··· Supplied passage

The terrible addition of baked beans is I think known as the Torremelinos effect. The FEBs eaten by brits holidaying in spain are a mutation. I hear some people there consider a burger a welcome addition too

S

Posted (edited)
The last time I ate breafast in Ireland there was also red pudding on offer, no idea what this is.

I think you're referring to the rather erroneously titled "Vegetable Roll", which is a mixture of beef sausage meat (brisket), vegetables (onions, carrots and leeks) and about 15 kilos of salt and white pepper.

Edited by the queneau (log)

irony doesn't mean "kinda like iron".

Posted (edited)
The last time I ate breafast in Ireland there was also red pudding on offer, no idea what this is.

I think you're referring to the rather erroneously titled "Vegetable Roll", which is a mixture of beef sausage meat (brisket), vegetables (onions, carrots and leeks) and about 15 kilos of salt and white pepper.

Very strange. I've never seen or heard of such a thing. No loss, by the sound of things.

It did cross my mind that if you're doing an Irish breakfast and a fan of James Joyce, kidneys have got to feature...

······
··· Recorded information

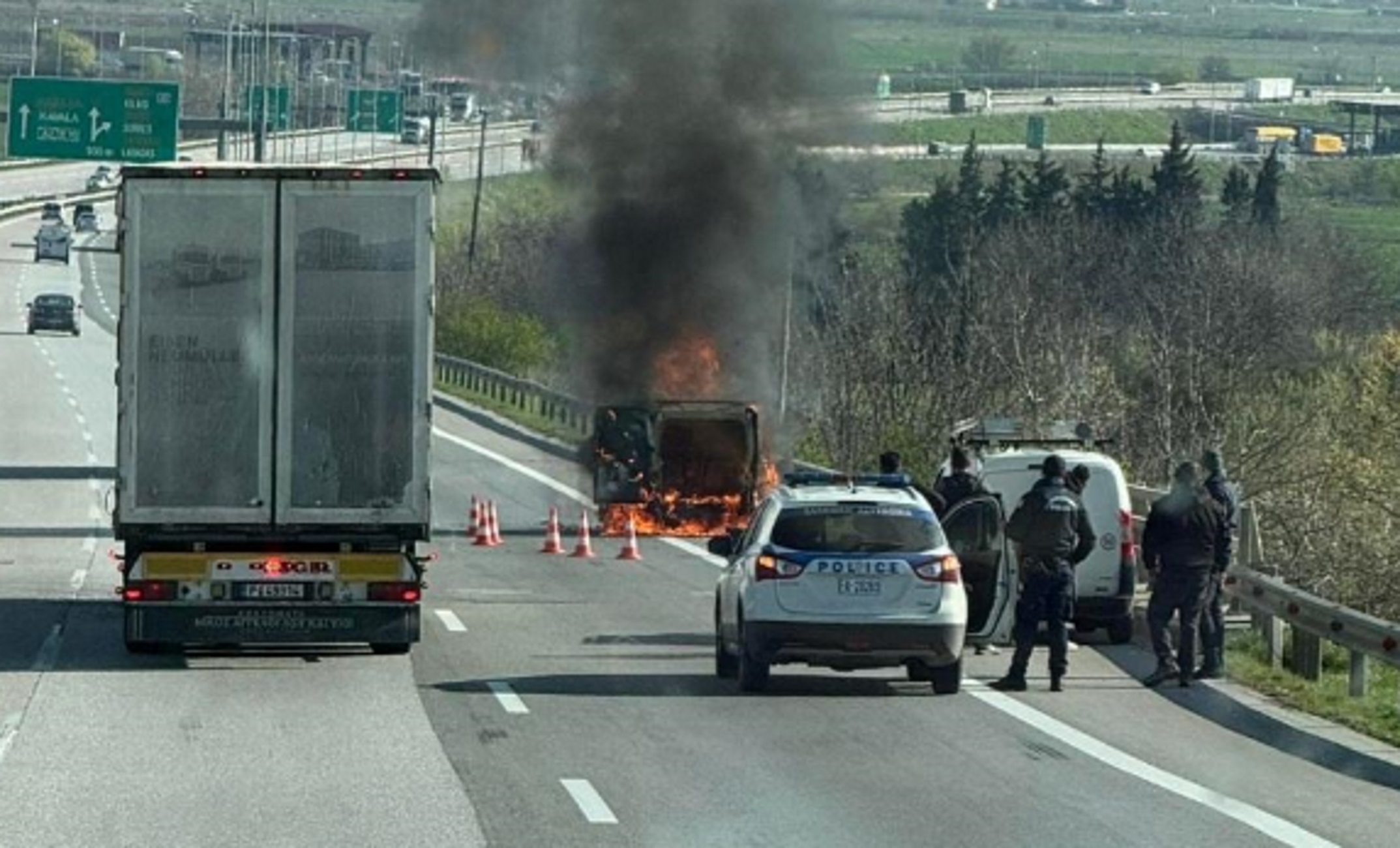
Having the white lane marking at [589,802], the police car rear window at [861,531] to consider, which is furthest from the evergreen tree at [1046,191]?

······

# [Task instructions]
a) Render this sentence from the breakfast thread in Spanish: "I've never seen or heard of such a thing."
b) Please retype the breakfast thread starting at "Very strange. I've" and ending at "got to feature...".

# [The responses]
a) Nunca he visto ni oído hablar de algo así.

b)
Very strange. I've never seen or heard of such a thing. No loss, by the sound of things.

It did cross my mind that if you're doing an Irish breakfast and a fan of James Joyce, kidneys have got to feature...